-- INFORMATION PROVIDED follows --

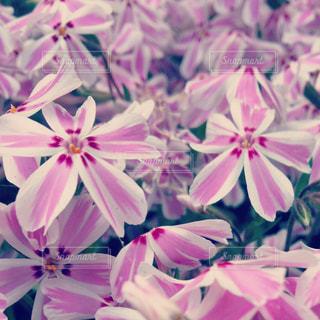 自然 花 木 庭の写真・画像素材[510509]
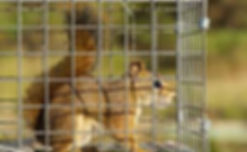 squirrel in a cage 4.jpg
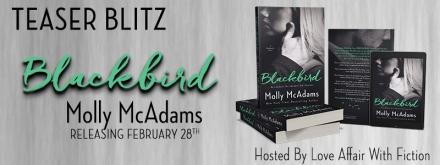 blackbird-tb-banner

-- INFORMATION PROVIDED concluded --

WHAT YOU HAVE TO DO: The whole listing must be transcribed exactly. No pictures belong in the copy.

EXPECTED ANSWER:
 自然 花 木 庭の写真・画像素材[510509]
 squirrel in a cage 4.jpg
 blackbird-tb-banner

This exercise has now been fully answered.